■ **TEXTABSCHNITT**:
Schätzungen eines Feuerwehrmannes

Brunswig ist ein erfahrener Feuerwehringenieur. Er hat die Hamburger Angriffe im Juli 1943 an verantwortlicher Stelle miterlebt und einen fachlich fundierten Bericht darüber veröffentlicht. Dem Einschub in seinem Bericht über Dresden muss widersprochen werden: Nach einer Fahrt durch das zerstörte Dresden wäre die Darstellung der mannigfaltigen Unterschiede im Verlauf und in den Folgen der Angriffe auf Hamburg 1943 und Dresden 1945 am Platz gewesen, bevor er ein Urteil über die Dresdner Opferzahl abgab. So macht seine Aussage eher den Eindruck, als wolle er aus Gefälligkeit Zahlen bestätigen, zu denen Weidauer und Bergander in den sechziger und siebziger Jahren gekommen waren.
Brunswigs Begründung für seine Ansicht steht nicht im Zusammenhang mit seiner Fahrt durch Dresden. Er bezieht sich auf die Lagemeldung 1414 vom 3. April 1945, die von 22.096 «geborgenen» Toten spricht. Dabei muss beachtet werden, dass es heißen müsste: «geborgene und gezählte Tote», denn ob alle geborgenen Toten gezählt worden sind, ist nicht gesichert.

■ **ZU ERLEDIGEN**:
Gib bitte den Text über die Schätzungen des Feuerwehrmannes Brunswig vollständig und wortgetreu wieder.

■ **DATENAUSZUG**:
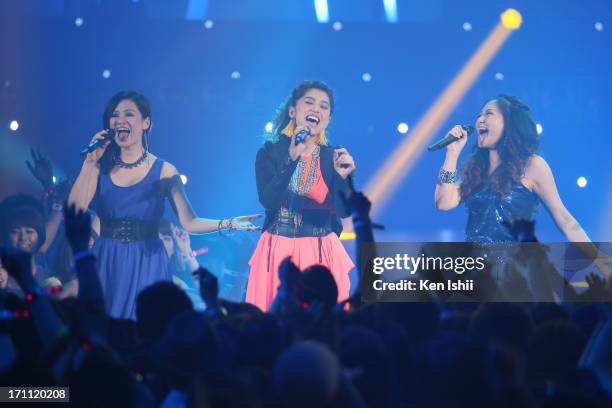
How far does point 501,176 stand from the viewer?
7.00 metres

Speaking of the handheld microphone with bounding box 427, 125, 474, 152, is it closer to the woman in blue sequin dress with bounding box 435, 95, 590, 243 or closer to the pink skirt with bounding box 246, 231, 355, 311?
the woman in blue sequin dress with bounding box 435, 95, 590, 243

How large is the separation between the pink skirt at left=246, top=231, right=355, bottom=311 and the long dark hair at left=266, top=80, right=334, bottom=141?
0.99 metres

...

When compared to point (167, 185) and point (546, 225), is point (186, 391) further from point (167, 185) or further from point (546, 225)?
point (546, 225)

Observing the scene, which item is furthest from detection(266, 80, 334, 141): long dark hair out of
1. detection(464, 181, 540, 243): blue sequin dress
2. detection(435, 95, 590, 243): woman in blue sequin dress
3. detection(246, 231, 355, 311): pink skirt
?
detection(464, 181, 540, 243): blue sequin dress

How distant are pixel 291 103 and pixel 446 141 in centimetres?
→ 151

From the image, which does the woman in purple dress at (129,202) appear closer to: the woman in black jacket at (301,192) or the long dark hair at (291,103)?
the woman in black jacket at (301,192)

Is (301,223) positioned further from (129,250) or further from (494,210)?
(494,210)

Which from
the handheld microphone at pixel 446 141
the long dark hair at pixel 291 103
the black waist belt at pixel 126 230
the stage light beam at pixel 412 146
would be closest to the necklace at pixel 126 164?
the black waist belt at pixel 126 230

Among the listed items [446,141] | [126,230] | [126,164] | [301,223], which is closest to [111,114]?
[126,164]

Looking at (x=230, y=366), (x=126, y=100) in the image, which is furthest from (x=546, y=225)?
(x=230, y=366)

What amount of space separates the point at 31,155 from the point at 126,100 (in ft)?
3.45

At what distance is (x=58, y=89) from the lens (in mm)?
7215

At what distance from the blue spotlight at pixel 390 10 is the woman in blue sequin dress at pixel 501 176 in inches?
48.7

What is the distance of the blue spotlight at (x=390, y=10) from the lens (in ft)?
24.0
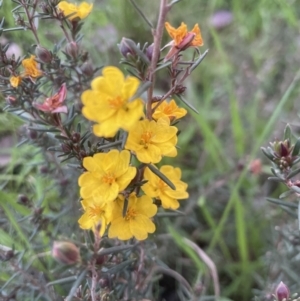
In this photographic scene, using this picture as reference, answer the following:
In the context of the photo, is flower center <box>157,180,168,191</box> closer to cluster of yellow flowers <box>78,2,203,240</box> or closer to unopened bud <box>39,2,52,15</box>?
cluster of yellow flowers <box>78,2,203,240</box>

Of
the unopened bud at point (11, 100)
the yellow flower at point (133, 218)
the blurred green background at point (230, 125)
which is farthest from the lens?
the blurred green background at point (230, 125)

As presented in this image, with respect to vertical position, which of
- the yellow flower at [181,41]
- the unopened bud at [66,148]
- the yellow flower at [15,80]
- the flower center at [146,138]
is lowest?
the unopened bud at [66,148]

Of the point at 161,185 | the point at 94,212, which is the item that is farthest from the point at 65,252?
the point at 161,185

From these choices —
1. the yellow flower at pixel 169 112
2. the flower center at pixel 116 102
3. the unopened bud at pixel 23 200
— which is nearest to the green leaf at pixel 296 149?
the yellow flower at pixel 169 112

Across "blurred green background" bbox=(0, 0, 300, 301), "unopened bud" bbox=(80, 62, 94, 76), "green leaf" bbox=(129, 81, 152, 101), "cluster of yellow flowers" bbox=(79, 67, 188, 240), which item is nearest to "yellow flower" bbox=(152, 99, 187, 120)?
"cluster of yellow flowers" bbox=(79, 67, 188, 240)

■ **ANTWORTFELD**:
Schätzungen eines Feuerwehrmannes

Brunswig ist ein erfahrener Feuerwehringenieur. Er hat die Hamburger Angriffe im Juli 1943 an verantwortlicher Stelle miterlebt und einen fachlich fundierten Bericht darüber veröffentlicht. Dem Einschub in seinem Bericht über Dresden muss widersprochen werden: Nach einer Fahrt durch das zerstörte Dresden wäre die Darstellung der mannigfaltigen Unterschiede im Verlauf und in den Folgen der Angriffe auf Hamburg 1943 und Dresden 1945 am Platz gewesen, bevor er ein Urteil über die Dresdner Opferzahl abgab. So macht seine Aussage eher den Eindruck, als wolle er aus Gefälligkeit Zahlen bestätigen, zu denen Weidauer und Bergander in den sechziger und siebziger Jahren gekommen waren.
Brunswigs Begründung für seine Ansicht steht nicht im Zusammenhang mit seiner Fahrt durch Dresden. Er bezieht sich auf die Lagemeldung 1414 vom 3. April 1945, die von 22.096 «geborgenen» Toten spricht. Dabei muss beachtet werden, dass es heißen müsste: «geborgene und gezählte Tote», denn ob alle geborgenen Toten gezählt worden sind, ist nicht gesichert.